Because that often gives you important information about the system you’re graphing. As a common example, if time is on the x axis then area under the curve is like “the cumulative (y) so far”.
So like
* if you have time on the x axis and income rate on the y axis, the area under the line is the total money you have made.
* if you have time on the x axis and speed on the y axis, the area under the curve is your total distance travelled up until that time
Here’s an actual one from my chemistry Grad School experiments. I was doing a chemical reaction that produced water. The machine told me the rate that water was being produced. I could make a graph of this rate on the y axis and time on the x axis, and the area under that line was the total water produced so far (and water was a product, so from that I could calculate how much of the chemical reaction I was studying had taken place under whatever conditions I was using).
The integral can tell you a lot of information about whatever you are dealing with. For example if you have a graph that shows an objects speed as a function of time the area under the curve will show how far from an arbitrary point you have traveled for any X value. Basically if a graph measures a change in something than the area under the curve will show the total for any value.
“The area under the curve” rarely matters; specific cases in geometry. But that area represents result of an integral. Integral is a special function that takes a function (instead of just a variable) on input and produces another function on output. And integrals, alongside with derivatives (which do the same only in opposite direction) are very important and useful, changing “rate” into “value”
Take accelerometers, small chips, often found in phones, drones etc. They measure acceleration (including gravitational). In phones they’ll usually just change the screen orientation. But in drones – integral of acceleration is speed. Integral of speed is position.

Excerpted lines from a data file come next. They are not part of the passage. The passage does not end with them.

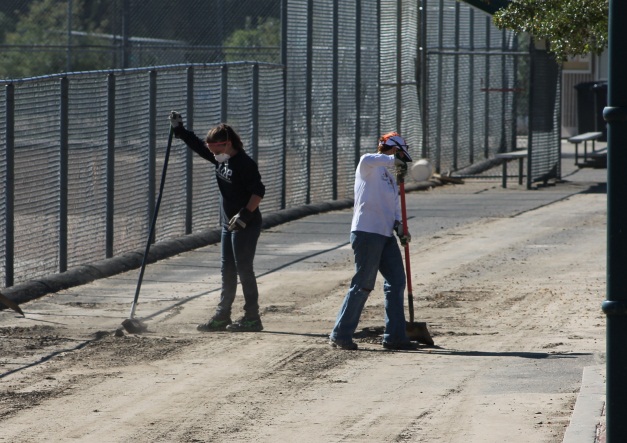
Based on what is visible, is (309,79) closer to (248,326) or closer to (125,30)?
(125,30)

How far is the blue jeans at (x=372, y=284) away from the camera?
922 cm

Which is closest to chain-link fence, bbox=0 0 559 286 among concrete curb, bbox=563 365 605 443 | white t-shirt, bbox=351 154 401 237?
white t-shirt, bbox=351 154 401 237

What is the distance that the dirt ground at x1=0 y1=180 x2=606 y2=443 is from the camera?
6949 millimetres

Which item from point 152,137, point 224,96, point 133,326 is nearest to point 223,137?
point 133,326

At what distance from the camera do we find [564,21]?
988 centimetres

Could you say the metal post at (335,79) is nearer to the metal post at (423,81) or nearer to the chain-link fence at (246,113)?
the chain-link fence at (246,113)

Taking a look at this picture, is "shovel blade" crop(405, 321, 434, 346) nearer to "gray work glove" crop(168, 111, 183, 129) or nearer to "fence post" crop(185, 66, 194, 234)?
"gray work glove" crop(168, 111, 183, 129)

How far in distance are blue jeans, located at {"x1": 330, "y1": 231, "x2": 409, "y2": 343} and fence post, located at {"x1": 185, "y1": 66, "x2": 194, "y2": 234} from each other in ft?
21.6

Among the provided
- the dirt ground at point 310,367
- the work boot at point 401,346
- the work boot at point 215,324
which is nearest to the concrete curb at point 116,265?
the dirt ground at point 310,367

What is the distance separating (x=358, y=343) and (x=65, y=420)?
3196 mm

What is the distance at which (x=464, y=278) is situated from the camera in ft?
42.6

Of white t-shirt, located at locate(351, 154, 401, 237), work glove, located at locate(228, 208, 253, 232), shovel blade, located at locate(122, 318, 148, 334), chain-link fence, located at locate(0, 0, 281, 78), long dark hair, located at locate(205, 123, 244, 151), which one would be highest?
chain-link fence, located at locate(0, 0, 281, 78)
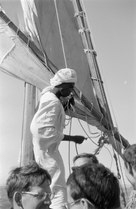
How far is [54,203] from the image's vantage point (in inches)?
134

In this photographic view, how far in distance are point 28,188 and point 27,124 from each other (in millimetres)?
3526

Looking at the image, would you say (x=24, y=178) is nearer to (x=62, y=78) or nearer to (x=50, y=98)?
(x=50, y=98)

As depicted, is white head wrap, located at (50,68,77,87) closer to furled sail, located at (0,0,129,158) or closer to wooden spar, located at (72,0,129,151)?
furled sail, located at (0,0,129,158)

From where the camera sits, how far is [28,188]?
7.11 ft

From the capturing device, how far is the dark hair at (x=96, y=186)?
1.85 m

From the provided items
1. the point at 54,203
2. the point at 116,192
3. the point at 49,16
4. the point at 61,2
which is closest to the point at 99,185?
the point at 116,192

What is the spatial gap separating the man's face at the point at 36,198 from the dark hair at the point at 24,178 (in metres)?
0.02

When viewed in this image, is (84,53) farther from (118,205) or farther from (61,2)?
(118,205)

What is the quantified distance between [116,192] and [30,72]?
15.4ft

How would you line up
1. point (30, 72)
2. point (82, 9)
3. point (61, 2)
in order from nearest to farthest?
point (30, 72), point (82, 9), point (61, 2)

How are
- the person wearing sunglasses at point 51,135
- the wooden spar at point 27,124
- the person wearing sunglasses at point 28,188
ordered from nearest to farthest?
the person wearing sunglasses at point 28,188
the person wearing sunglasses at point 51,135
the wooden spar at point 27,124

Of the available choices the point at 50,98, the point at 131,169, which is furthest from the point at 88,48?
the point at 131,169

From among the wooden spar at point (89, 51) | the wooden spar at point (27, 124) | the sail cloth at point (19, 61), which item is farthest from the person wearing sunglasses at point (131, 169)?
the wooden spar at point (89, 51)

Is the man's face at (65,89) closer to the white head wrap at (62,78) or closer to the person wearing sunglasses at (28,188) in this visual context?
the white head wrap at (62,78)
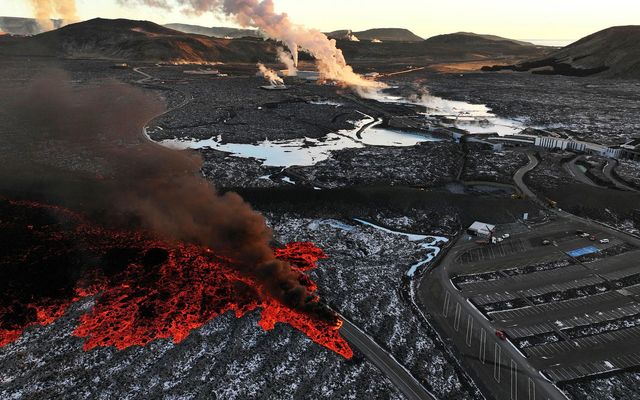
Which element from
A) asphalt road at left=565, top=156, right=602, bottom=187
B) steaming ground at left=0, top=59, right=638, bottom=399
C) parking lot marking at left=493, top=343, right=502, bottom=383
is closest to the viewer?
steaming ground at left=0, top=59, right=638, bottom=399

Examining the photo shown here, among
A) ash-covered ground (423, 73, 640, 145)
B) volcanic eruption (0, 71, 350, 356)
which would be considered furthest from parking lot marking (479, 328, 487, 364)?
ash-covered ground (423, 73, 640, 145)

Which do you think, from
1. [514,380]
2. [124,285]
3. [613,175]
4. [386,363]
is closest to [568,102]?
[613,175]

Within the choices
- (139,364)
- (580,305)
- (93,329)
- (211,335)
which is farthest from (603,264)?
(93,329)

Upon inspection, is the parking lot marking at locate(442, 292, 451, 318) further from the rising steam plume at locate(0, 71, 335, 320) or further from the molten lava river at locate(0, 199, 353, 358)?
the rising steam plume at locate(0, 71, 335, 320)

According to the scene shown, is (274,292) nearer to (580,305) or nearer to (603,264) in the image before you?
(580,305)

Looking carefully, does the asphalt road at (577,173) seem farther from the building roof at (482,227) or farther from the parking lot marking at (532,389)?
the parking lot marking at (532,389)

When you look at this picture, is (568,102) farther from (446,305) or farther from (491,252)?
(446,305)
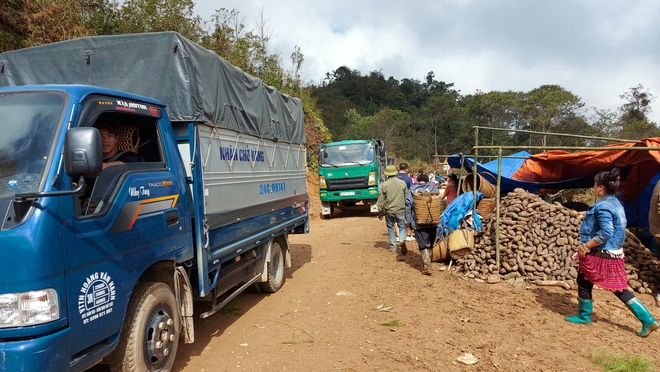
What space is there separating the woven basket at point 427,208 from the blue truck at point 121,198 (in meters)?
2.76

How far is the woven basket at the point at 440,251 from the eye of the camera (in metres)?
7.21

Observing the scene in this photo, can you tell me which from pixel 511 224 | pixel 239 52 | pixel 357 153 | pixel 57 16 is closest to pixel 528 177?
pixel 511 224

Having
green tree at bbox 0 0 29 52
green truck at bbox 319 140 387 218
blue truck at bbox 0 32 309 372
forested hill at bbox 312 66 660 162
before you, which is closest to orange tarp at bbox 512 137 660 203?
green truck at bbox 319 140 387 218

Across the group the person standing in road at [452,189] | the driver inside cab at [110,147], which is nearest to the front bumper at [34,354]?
the driver inside cab at [110,147]

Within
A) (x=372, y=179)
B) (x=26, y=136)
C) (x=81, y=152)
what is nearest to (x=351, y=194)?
(x=372, y=179)

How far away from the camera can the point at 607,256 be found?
436cm

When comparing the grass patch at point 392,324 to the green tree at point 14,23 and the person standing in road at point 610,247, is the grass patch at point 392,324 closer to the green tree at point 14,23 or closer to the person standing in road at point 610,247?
the person standing in road at point 610,247

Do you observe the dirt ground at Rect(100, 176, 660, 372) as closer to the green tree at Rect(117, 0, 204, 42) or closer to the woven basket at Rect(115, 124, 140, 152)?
the woven basket at Rect(115, 124, 140, 152)

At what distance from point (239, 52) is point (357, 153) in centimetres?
860

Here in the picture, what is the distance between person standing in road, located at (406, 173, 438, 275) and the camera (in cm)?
688

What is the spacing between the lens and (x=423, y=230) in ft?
22.8

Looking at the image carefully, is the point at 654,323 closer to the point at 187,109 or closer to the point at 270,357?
the point at 270,357

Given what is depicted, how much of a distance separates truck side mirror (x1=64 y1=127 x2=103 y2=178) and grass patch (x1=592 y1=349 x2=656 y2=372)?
14.5 ft

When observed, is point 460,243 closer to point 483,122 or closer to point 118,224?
point 118,224
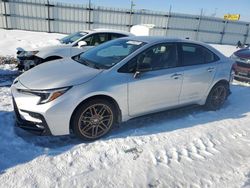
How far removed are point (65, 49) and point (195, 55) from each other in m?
3.65

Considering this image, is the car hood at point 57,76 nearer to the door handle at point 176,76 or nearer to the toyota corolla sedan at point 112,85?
the toyota corolla sedan at point 112,85

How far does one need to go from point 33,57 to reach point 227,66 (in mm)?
4871

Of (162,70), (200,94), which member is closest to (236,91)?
(200,94)

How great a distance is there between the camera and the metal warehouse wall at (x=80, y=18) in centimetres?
1581

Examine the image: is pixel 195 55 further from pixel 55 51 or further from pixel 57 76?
pixel 55 51

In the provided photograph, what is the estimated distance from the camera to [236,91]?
22.9ft

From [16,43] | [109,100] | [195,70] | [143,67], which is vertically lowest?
[16,43]

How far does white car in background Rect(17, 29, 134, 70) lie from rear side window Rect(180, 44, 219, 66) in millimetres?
3177

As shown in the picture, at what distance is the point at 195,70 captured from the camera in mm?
4695

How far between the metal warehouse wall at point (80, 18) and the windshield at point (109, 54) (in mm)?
12649

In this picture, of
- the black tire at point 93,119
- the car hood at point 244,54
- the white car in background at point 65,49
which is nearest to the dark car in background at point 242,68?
the car hood at point 244,54

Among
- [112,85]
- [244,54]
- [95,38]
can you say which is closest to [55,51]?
[95,38]

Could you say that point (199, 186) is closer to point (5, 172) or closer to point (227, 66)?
point (5, 172)

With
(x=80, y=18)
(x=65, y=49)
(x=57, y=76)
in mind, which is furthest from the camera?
(x=80, y=18)
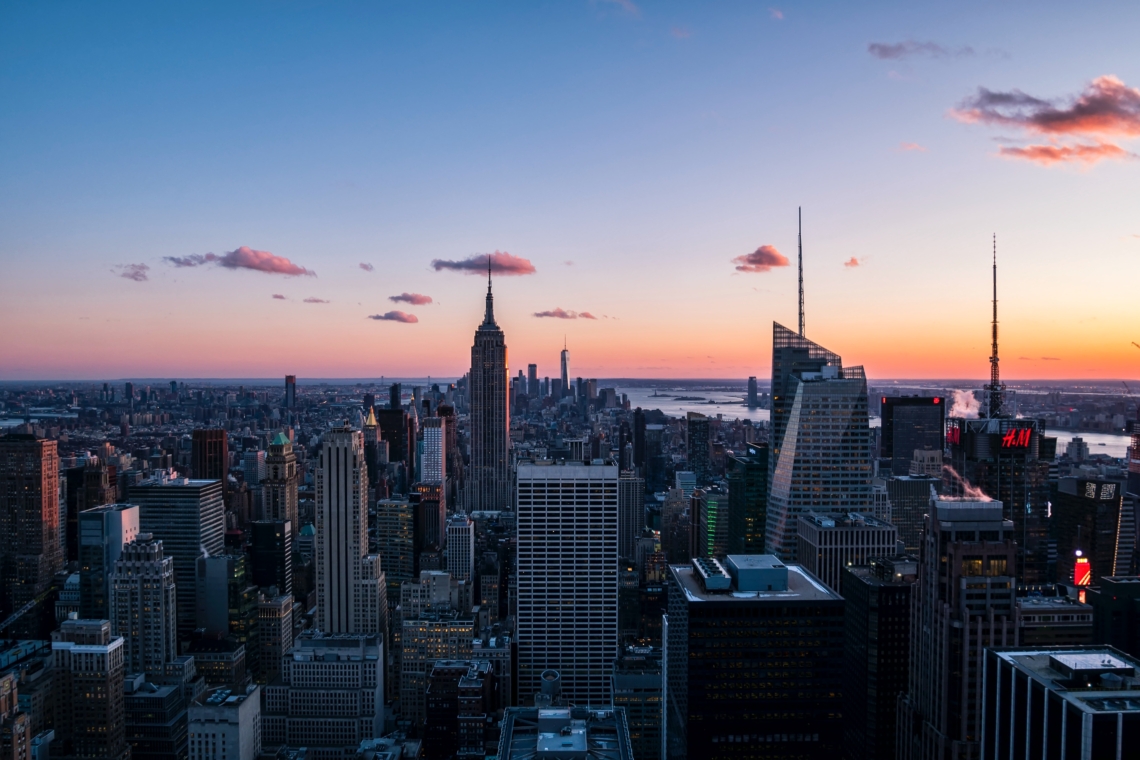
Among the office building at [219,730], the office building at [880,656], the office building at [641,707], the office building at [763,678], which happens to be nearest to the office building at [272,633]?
the office building at [219,730]

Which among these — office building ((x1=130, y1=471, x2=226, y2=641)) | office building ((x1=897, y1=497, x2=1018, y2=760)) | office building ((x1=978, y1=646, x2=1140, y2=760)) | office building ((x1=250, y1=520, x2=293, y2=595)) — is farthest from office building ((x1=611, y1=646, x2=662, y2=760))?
office building ((x1=130, y1=471, x2=226, y2=641))

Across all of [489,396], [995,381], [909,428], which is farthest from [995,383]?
[489,396]

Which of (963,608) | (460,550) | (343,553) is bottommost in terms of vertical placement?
(460,550)

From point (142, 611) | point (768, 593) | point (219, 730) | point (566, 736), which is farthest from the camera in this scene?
point (142, 611)

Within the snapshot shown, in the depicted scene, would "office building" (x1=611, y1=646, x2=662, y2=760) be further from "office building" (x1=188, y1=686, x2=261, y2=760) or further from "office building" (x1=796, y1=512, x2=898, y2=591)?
"office building" (x1=188, y1=686, x2=261, y2=760)

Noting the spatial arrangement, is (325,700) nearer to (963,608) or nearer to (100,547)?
(100,547)

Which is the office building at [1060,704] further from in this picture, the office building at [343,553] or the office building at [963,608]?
the office building at [343,553]

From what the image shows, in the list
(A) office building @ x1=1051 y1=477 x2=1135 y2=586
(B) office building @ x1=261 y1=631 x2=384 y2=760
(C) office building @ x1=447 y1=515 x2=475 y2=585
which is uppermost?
(A) office building @ x1=1051 y1=477 x2=1135 y2=586
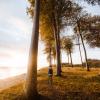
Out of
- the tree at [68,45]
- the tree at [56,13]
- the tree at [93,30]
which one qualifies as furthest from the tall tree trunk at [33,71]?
the tree at [68,45]

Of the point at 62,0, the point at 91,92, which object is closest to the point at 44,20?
the point at 62,0

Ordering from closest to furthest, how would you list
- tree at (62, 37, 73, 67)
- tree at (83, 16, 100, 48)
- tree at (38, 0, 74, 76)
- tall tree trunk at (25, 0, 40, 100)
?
tall tree trunk at (25, 0, 40, 100), tree at (38, 0, 74, 76), tree at (83, 16, 100, 48), tree at (62, 37, 73, 67)

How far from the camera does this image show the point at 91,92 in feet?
62.6

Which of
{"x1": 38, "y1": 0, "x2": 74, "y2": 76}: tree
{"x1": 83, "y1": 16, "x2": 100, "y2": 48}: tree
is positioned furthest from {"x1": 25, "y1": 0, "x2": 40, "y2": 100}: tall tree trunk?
{"x1": 83, "y1": 16, "x2": 100, "y2": 48}: tree

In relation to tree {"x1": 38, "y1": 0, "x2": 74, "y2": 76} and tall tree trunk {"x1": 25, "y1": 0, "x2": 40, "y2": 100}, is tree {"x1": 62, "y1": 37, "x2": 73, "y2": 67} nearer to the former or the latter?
tree {"x1": 38, "y1": 0, "x2": 74, "y2": 76}

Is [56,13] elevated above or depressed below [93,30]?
below

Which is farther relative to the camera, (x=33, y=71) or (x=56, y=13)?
(x=56, y=13)

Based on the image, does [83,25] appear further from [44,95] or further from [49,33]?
[44,95]

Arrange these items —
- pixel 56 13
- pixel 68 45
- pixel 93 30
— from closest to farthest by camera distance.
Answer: pixel 56 13 → pixel 93 30 → pixel 68 45

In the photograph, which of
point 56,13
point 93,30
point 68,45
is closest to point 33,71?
point 56,13

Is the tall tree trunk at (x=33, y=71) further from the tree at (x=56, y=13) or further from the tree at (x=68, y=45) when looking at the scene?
the tree at (x=68, y=45)

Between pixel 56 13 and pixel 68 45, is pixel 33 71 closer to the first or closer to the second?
pixel 56 13

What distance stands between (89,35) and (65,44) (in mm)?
10057

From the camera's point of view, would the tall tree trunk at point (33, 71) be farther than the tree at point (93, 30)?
No
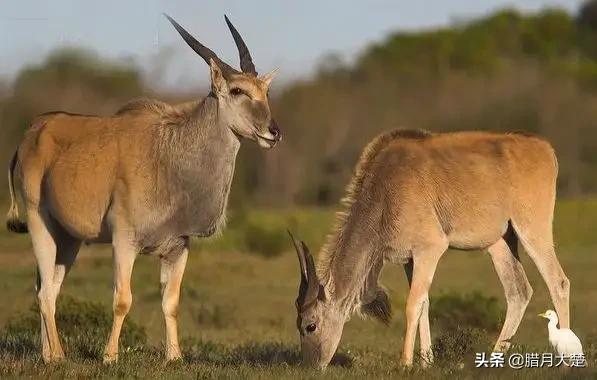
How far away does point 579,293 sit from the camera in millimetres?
20406

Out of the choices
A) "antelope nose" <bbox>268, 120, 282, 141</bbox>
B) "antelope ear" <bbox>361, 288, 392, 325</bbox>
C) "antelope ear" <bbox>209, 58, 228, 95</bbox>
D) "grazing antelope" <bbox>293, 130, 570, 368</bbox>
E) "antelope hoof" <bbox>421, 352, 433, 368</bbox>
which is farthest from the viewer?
"antelope ear" <bbox>361, 288, 392, 325</bbox>

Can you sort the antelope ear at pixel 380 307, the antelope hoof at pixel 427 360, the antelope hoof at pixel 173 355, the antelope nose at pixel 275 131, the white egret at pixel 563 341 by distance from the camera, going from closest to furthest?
the white egret at pixel 563 341 < the antelope nose at pixel 275 131 < the antelope hoof at pixel 427 360 < the antelope hoof at pixel 173 355 < the antelope ear at pixel 380 307

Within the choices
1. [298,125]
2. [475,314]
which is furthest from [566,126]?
[475,314]

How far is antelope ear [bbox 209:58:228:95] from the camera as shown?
10.2 m

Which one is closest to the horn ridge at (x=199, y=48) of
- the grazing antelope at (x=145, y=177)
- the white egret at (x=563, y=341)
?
the grazing antelope at (x=145, y=177)

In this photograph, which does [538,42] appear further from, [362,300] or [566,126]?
[362,300]

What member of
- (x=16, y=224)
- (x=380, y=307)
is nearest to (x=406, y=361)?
(x=380, y=307)

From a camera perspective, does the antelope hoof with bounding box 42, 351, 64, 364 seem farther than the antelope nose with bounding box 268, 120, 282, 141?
Yes

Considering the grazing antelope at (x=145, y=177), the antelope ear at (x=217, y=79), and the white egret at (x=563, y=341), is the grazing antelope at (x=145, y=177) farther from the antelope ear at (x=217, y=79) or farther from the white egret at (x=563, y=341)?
the white egret at (x=563, y=341)

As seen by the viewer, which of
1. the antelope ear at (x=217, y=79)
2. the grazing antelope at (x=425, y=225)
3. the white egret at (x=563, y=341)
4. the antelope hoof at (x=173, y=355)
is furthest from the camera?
the grazing antelope at (x=425, y=225)

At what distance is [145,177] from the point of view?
33.8 feet

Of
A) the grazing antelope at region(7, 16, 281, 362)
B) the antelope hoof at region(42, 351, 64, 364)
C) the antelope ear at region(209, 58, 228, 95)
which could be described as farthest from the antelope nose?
the antelope hoof at region(42, 351, 64, 364)

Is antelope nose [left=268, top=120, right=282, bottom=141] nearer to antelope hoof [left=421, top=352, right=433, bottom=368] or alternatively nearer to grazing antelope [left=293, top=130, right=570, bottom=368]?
grazing antelope [left=293, top=130, right=570, bottom=368]

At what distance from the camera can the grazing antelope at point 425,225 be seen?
10578 mm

So passing the output of accelerometers through integration twice (and knowing the drone was lying immobile on the ground in the beginning) they can tell the drone where it is, and so tell it how to return to the starting point, or hold position, or follow a specific path.
In the opposite direction, your car’s speedometer runs a differential on the input of odometer; position/distance->speed.
Let’s add there’s a whole bunch of other integrals, not just “surface under the curve”. There’s length of the curve, there’s flow through a loop in a field (evocative: how much water in a river will flow into a pipe depending on its shape and orientation; practical: engineering stuff about magnetic fields – electromagnets, electric motors), volume integral (mass of a solid carved out of uneven density material), and a bunch of others so obscure I forgot them.